Methods: Abbreviated biphasic pulses were delivered using a 9mm lattice-tip catheter, compatible mapping system, and programmable PFA generator (Sphere-1, Prism-1, HexaPulse; Affera Inc) in both 6 swine (n=8 LA/RA sites), and in 5 pts (n=8 LA sites) as part of a first in human trial (NCT04141007). In pts, RE was tested pre-ablation in the anticipated path of the PV isolation line. Pre- and post-delivery minielectrode bipolar EGMs were recorded for each application. For analysis, EGMs from the highest amplitude 1-2 electrodes were selected for serial measurement over 2-5 min.

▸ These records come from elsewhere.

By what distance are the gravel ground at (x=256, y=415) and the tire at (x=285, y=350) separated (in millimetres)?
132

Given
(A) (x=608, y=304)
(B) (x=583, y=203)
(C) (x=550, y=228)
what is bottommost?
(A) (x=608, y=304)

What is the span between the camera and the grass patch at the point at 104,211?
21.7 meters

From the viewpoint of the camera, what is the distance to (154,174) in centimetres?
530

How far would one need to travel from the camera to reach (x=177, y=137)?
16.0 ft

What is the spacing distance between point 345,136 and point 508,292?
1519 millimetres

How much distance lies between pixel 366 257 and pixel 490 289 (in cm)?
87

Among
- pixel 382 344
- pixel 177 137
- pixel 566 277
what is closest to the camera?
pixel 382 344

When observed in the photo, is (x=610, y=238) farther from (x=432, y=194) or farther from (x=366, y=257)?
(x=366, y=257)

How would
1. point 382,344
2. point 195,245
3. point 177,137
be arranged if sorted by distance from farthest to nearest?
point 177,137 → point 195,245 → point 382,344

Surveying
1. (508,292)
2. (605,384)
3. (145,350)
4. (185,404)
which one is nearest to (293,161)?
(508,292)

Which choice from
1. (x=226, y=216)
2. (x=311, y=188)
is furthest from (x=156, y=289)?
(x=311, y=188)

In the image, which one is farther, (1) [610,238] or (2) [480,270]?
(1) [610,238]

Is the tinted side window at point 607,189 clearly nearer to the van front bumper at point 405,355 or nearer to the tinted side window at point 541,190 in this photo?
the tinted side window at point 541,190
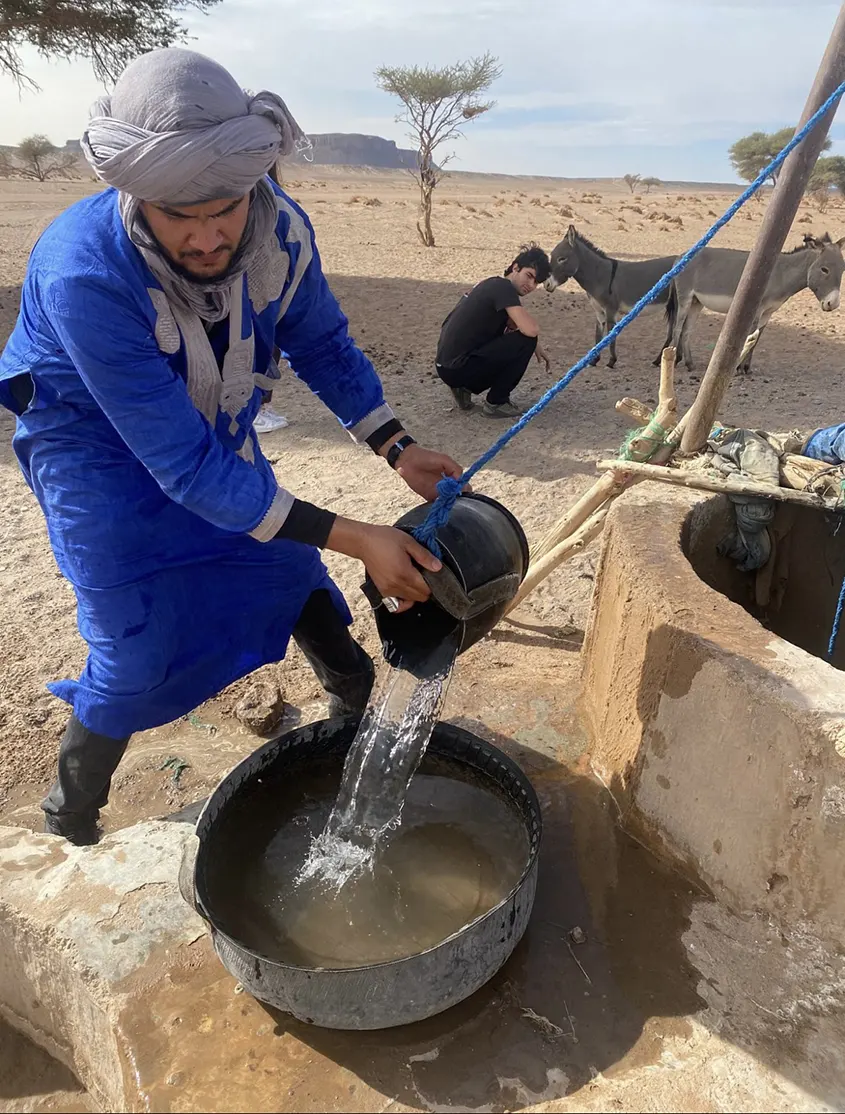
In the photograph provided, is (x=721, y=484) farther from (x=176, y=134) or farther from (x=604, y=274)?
(x=604, y=274)

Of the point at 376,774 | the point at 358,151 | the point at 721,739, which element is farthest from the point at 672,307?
the point at 358,151

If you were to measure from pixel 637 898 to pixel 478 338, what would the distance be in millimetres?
4826

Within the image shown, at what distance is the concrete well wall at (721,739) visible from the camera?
1801 millimetres

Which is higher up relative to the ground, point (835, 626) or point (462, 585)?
point (462, 585)

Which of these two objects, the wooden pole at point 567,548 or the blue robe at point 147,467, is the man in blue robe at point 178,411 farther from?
the wooden pole at point 567,548

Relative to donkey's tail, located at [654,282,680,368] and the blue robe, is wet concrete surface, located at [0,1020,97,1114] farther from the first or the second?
donkey's tail, located at [654,282,680,368]

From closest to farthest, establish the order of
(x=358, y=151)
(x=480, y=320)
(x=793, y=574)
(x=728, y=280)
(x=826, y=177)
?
(x=793, y=574) < (x=480, y=320) < (x=728, y=280) < (x=826, y=177) < (x=358, y=151)

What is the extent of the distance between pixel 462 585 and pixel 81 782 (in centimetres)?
108

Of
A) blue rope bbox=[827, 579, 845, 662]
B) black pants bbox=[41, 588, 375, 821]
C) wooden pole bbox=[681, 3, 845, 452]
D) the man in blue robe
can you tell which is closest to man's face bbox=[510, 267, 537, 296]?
wooden pole bbox=[681, 3, 845, 452]

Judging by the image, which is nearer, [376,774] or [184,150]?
[184,150]

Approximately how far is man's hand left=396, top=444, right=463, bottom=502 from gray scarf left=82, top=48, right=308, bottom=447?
0.65m

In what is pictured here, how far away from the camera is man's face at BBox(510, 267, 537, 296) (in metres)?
6.27

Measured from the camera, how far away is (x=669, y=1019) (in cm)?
179

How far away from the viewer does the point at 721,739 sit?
1.98 meters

In preclinical cases, i) minimum pacing thresholds at 1.0 ms pulse width were assessed from all minielectrodes before and after delivery at 4 sites, and ii) high density mapping of these sites was repeated pre-sacrifice at 12.2±1.3 days follow up.

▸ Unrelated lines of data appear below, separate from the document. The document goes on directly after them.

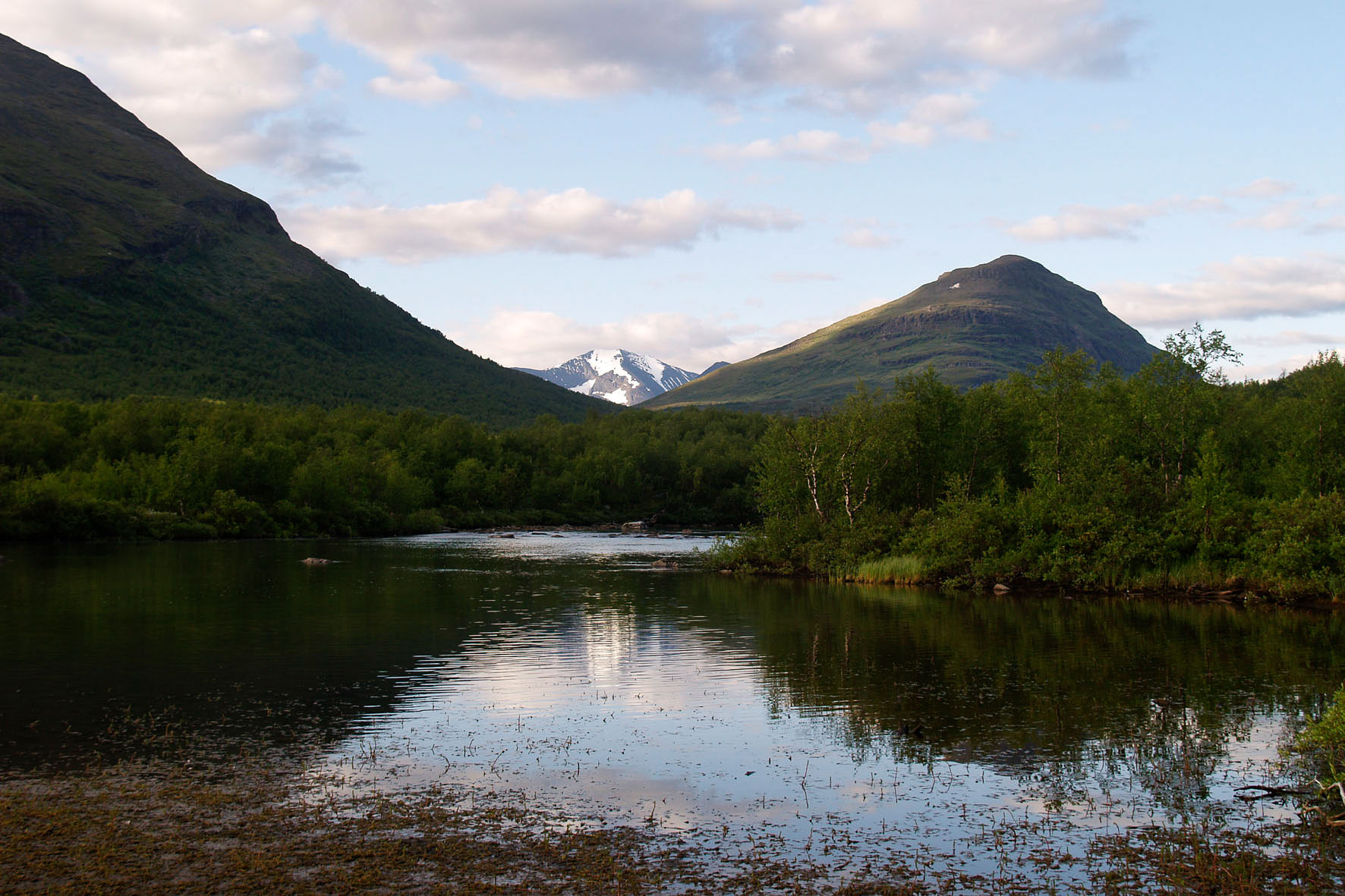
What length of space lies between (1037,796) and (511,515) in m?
125

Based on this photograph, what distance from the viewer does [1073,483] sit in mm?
53000

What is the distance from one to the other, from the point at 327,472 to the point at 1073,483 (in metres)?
83.2

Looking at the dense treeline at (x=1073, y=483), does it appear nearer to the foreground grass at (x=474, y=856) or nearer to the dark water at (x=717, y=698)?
the dark water at (x=717, y=698)

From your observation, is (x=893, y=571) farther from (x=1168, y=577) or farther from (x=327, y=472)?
(x=327, y=472)

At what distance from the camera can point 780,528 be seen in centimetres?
6488

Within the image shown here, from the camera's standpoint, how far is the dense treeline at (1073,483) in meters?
48.4

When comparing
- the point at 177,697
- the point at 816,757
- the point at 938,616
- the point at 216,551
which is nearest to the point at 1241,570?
the point at 938,616

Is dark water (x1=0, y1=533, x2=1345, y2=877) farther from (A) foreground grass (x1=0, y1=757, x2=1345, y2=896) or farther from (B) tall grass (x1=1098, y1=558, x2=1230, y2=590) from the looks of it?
(B) tall grass (x1=1098, y1=558, x2=1230, y2=590)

Results: In swine, EGMs acutely decreased from 1.39±0.84 to 0.31±0.15 mV (P=0.009), but recovered up to 71% over 5 min. The patient trend was similar: the mean EGM amplitude acutely decreased to only 24% of baseline (P=0.004), but then recovered up to 81% of baseline over 3 min. Pacing thresholds increased from <1.0 mA at baseline to >10.0 mA, and recovered to 2.3±1.8 mA. Follow up mapping revealed no low voltage (<0.5mV) at or around these RE sites. (Histology is pending.)
Conclusion: Reversible electroporation is feasible, and provides a unique opportunity for probing tissue physiologically prior to ablation.